▸ **Istruzioni**:
a. Elenca le qualità che l'estratto attribuisce all'impianto frenante della moto.
b. Riproduci il passo dell'estratto compreso tra "Così come c'è" e "la loro validità.", estremi inclusi.

══ Estratto

Forse questo piccolo limite è dato dal fatto che l'impianto frenante è potente e ben tarato per le prestazioni della moto, ma poco modulabile, soprattutto al posteriore. Nulla a cui non si faccia l'abitudine con un po' di chilometri in compagnia.

Così come c'è da fare il callo al feeling limitato delle Michelin di primo equipaggiamento, che però non tolgono nulla in termini di prestazioni e anzi durante il test nonostante qualche lastra di ghiaccio e l'asfalto a tratti inzuppato hanno dimostrato la loro validità.

E da brava inglesina la Trident mostra di essere a modo anche su un altro aspetto fondamentale, come i consumi. Nei 220 km di prova in cui non c'è stata particolare parsimonia ha saputo attestarsi a poco più di 20 km con un litro di verde. Si è rivelata equilibrata e già grande, seppur piccola per segmentazione di mercato, fin dal suo debutto dimostrando di poter portare senza troppa pressione un nome così importante per la casa britannica.

════
══ Dati grezzi

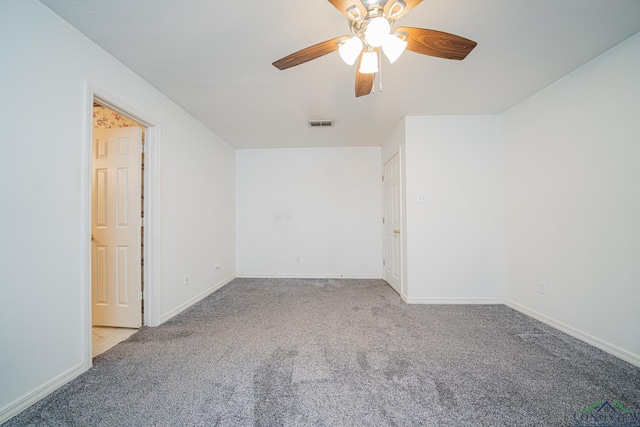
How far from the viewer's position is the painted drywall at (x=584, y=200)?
1.76 m

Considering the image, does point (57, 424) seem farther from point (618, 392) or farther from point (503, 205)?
point (503, 205)

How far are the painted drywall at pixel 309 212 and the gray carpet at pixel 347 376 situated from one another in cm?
175

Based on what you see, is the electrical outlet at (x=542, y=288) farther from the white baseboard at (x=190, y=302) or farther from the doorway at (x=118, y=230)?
the doorway at (x=118, y=230)

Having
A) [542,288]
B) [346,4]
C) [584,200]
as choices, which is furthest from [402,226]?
[346,4]

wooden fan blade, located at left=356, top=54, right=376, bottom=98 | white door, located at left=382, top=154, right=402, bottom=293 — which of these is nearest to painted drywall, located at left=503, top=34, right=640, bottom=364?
white door, located at left=382, top=154, right=402, bottom=293

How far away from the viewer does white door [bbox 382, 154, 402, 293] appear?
3410mm

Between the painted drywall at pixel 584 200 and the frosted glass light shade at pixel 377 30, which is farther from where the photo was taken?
the painted drywall at pixel 584 200

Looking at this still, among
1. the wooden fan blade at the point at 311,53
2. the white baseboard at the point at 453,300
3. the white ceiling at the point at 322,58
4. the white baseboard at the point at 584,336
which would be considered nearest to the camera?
the wooden fan blade at the point at 311,53

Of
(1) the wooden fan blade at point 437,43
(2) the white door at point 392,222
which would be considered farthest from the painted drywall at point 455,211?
(1) the wooden fan blade at point 437,43

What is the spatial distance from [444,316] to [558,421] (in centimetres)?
135

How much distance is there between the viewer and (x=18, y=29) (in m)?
1.32

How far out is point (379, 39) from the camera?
117cm

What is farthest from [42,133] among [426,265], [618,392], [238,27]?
[618,392]

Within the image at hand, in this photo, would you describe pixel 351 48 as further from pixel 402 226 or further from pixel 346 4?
pixel 402 226
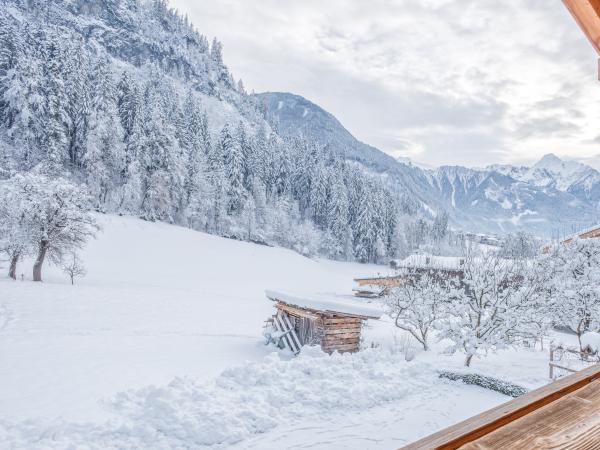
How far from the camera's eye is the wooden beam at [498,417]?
1.22m

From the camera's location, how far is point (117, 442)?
6281mm

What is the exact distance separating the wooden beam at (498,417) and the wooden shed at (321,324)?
1257 cm

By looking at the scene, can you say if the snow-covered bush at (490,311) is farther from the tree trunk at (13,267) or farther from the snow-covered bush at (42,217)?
the tree trunk at (13,267)

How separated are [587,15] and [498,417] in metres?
1.92

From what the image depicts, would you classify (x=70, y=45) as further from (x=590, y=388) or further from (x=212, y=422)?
(x=590, y=388)

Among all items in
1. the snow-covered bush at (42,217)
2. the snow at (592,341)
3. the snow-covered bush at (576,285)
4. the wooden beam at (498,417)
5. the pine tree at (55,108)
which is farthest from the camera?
the pine tree at (55,108)

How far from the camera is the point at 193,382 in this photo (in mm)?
8805

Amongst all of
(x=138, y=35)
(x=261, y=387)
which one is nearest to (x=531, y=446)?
(x=261, y=387)

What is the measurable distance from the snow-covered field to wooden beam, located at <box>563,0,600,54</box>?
6.44 meters

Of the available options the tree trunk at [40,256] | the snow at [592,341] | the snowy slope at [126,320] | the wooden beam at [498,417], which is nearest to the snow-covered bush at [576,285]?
the snow at [592,341]

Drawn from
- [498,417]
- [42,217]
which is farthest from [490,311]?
[42,217]

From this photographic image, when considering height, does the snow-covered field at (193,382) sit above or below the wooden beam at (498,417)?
below

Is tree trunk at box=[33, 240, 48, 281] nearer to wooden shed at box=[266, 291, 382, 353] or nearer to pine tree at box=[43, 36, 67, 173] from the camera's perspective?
wooden shed at box=[266, 291, 382, 353]

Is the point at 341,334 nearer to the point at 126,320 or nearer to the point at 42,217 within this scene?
the point at 126,320
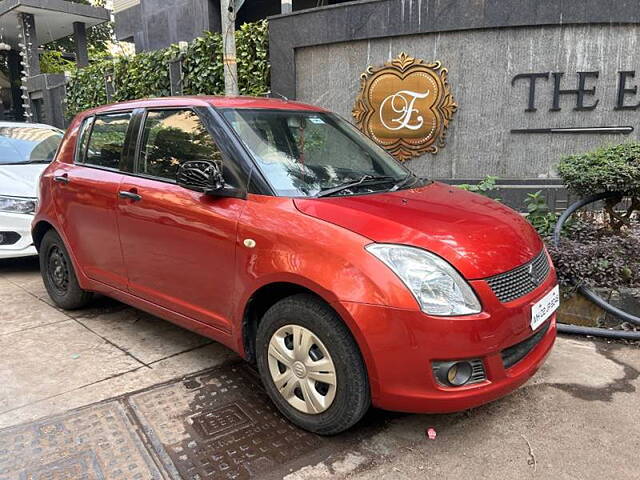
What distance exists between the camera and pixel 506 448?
8.52 ft

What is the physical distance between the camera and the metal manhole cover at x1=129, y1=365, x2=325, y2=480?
2498 mm

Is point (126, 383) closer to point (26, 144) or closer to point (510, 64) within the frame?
point (26, 144)

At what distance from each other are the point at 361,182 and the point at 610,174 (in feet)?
7.60

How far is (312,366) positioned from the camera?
2.58 m

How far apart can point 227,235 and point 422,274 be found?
114 cm

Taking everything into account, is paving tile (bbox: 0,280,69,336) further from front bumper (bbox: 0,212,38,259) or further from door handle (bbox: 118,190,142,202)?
door handle (bbox: 118,190,142,202)

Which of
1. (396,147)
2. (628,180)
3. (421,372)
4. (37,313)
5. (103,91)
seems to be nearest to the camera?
(421,372)

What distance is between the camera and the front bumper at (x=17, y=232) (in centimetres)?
552

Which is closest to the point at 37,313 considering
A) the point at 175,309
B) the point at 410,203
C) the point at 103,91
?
the point at 175,309

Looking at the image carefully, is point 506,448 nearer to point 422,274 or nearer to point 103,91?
point 422,274

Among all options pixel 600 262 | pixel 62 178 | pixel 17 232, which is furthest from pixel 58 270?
pixel 600 262

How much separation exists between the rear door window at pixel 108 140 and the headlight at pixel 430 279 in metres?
2.33

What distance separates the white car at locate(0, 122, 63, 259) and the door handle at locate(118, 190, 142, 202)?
2.66 m

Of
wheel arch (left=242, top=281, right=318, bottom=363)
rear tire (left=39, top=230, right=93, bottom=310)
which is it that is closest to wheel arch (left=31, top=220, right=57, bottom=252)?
rear tire (left=39, top=230, right=93, bottom=310)
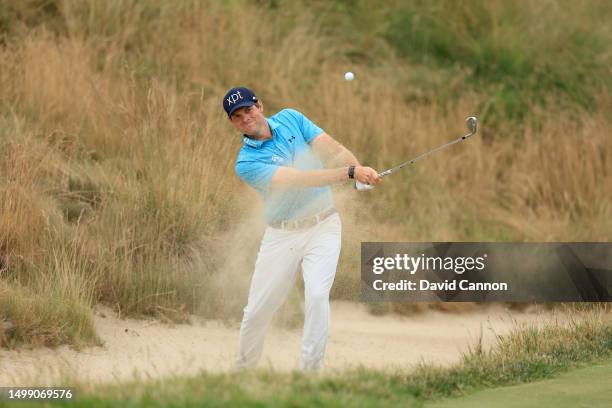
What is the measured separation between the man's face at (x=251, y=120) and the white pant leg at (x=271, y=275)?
645mm

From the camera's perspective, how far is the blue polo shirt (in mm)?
7547

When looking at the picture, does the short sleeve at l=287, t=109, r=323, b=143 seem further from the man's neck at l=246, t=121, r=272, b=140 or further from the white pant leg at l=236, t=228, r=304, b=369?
the white pant leg at l=236, t=228, r=304, b=369

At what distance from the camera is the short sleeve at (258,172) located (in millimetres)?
7500

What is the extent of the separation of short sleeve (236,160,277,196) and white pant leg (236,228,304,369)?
1.02 feet

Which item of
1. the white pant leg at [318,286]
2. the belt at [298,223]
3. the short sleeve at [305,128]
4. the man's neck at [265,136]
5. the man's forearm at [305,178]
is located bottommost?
the white pant leg at [318,286]

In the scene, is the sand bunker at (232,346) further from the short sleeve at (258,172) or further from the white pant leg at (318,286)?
the short sleeve at (258,172)

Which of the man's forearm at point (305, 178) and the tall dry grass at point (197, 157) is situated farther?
the tall dry grass at point (197, 157)

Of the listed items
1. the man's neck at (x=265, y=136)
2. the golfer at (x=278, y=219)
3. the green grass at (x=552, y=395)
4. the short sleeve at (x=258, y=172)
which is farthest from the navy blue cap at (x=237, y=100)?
the green grass at (x=552, y=395)

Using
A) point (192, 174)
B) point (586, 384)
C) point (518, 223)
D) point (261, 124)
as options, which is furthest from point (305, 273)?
point (518, 223)

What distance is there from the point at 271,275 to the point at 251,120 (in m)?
1.01

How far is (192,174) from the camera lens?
10617 millimetres

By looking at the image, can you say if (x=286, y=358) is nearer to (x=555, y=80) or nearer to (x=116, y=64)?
(x=116, y=64)

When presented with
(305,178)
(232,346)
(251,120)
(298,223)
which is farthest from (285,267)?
(232,346)

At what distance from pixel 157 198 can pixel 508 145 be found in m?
6.15
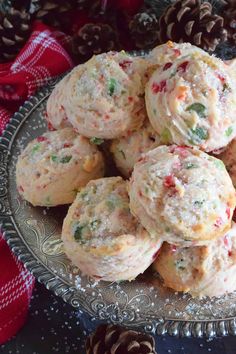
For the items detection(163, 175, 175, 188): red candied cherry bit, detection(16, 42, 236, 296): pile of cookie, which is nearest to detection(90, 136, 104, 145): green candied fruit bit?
detection(16, 42, 236, 296): pile of cookie

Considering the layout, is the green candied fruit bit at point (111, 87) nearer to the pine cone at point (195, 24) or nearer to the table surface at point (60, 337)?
the pine cone at point (195, 24)

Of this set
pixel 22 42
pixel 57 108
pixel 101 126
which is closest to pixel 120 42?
pixel 22 42

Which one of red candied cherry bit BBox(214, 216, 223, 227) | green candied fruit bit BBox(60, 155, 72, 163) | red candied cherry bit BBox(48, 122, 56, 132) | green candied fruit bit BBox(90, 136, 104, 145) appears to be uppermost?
green candied fruit bit BBox(90, 136, 104, 145)

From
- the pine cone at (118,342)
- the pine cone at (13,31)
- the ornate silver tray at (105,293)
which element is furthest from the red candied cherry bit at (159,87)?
the pine cone at (13,31)

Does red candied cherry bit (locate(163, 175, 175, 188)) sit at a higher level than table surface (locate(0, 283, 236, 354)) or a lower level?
higher

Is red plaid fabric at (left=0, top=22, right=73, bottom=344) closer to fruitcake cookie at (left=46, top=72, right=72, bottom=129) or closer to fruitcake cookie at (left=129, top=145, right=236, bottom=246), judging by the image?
fruitcake cookie at (left=46, top=72, right=72, bottom=129)

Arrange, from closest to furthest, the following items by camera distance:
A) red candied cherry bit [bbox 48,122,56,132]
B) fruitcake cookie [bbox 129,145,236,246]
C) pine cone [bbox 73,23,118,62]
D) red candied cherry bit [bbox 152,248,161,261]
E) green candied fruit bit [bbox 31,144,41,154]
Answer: fruitcake cookie [bbox 129,145,236,246] < red candied cherry bit [bbox 152,248,161,261] < green candied fruit bit [bbox 31,144,41,154] < red candied cherry bit [bbox 48,122,56,132] < pine cone [bbox 73,23,118,62]

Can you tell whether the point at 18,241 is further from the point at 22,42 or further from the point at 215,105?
the point at 22,42
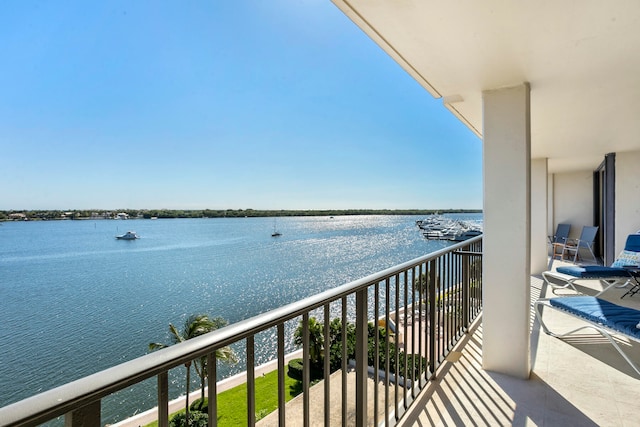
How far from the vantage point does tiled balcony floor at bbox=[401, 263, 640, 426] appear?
77.2 inches

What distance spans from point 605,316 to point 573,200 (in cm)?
833

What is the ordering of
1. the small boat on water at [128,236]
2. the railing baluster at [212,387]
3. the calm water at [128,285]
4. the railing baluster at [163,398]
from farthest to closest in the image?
1. the small boat on water at [128,236]
2. the calm water at [128,285]
3. the railing baluster at [212,387]
4. the railing baluster at [163,398]

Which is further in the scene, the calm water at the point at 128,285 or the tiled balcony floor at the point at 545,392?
the calm water at the point at 128,285

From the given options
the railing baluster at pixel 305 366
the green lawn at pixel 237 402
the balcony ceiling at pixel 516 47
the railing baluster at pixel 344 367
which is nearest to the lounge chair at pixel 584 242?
the balcony ceiling at pixel 516 47

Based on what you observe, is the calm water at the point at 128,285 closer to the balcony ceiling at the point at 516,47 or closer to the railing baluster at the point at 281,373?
the railing baluster at the point at 281,373

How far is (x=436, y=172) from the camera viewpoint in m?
31.5

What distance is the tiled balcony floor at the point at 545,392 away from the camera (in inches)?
77.2

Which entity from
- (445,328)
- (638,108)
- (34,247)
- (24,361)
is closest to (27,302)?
(24,361)

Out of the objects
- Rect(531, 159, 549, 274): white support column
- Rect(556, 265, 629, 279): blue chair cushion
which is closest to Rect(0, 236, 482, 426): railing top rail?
Rect(556, 265, 629, 279): blue chair cushion

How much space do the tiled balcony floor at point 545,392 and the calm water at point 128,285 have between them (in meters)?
7.64

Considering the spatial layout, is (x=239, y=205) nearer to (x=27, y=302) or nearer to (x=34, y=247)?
(x=27, y=302)

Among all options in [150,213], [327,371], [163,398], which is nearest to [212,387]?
[163,398]

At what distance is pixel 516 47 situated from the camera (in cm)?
201

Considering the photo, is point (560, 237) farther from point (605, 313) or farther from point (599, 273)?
point (605, 313)
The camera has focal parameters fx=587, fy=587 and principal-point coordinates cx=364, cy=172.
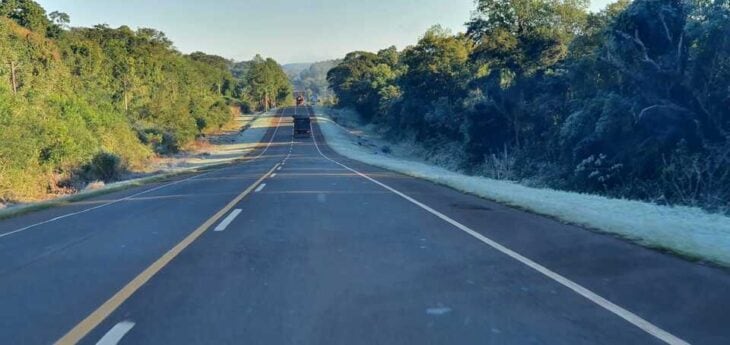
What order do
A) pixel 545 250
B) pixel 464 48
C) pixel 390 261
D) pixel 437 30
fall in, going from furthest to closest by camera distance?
1. pixel 437 30
2. pixel 464 48
3. pixel 545 250
4. pixel 390 261

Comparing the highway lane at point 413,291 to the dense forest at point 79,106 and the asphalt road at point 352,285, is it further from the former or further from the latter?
the dense forest at point 79,106

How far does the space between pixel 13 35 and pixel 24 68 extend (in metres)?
3.47

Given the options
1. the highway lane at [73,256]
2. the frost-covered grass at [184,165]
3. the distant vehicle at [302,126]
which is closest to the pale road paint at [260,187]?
the highway lane at [73,256]

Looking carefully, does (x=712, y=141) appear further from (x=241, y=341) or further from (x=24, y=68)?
(x=24, y=68)

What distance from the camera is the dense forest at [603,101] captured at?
61.1 feet

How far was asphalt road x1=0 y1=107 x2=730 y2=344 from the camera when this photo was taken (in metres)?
4.61

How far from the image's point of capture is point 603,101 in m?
23.2

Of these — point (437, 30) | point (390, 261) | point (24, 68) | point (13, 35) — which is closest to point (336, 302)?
point (390, 261)

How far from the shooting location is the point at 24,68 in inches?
Answer: 1628

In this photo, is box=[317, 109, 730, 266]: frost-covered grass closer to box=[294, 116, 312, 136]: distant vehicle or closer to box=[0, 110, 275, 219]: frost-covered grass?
box=[0, 110, 275, 219]: frost-covered grass

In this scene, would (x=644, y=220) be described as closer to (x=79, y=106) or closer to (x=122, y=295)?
(x=122, y=295)

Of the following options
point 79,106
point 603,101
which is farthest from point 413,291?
point 79,106

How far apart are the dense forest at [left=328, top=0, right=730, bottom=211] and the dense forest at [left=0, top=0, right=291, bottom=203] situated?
24656 mm

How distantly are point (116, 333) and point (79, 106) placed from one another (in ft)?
136
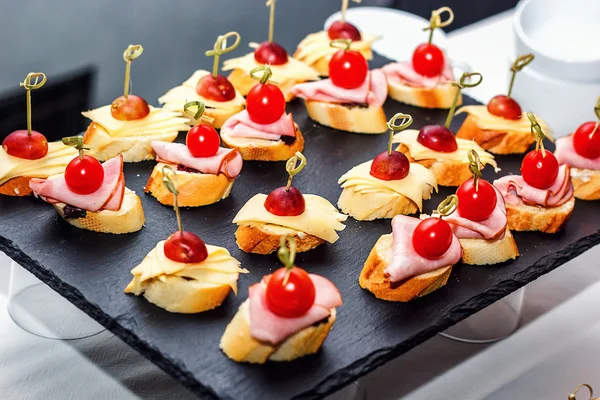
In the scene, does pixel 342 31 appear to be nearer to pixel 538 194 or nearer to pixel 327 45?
pixel 327 45

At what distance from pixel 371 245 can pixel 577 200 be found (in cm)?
92

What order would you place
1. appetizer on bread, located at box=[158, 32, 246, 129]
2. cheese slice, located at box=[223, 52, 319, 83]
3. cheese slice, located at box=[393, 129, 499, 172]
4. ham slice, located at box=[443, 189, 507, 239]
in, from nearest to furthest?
ham slice, located at box=[443, 189, 507, 239] < cheese slice, located at box=[393, 129, 499, 172] < appetizer on bread, located at box=[158, 32, 246, 129] < cheese slice, located at box=[223, 52, 319, 83]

════

▸ **Risposte**:
a.
potente
ben tarato per le prestazioni della moto
poco modulabile

b.
Così come c'è da fare il callo al feeling limitato delle Michelin di primo equipaggiamento, che però non tolgono nulla in termini di prestazioni e anzi durante il test nonostante qualche lastra di ghiaccio e l'asfalto a tratti inzuppato hanno dimostrato la loro validità.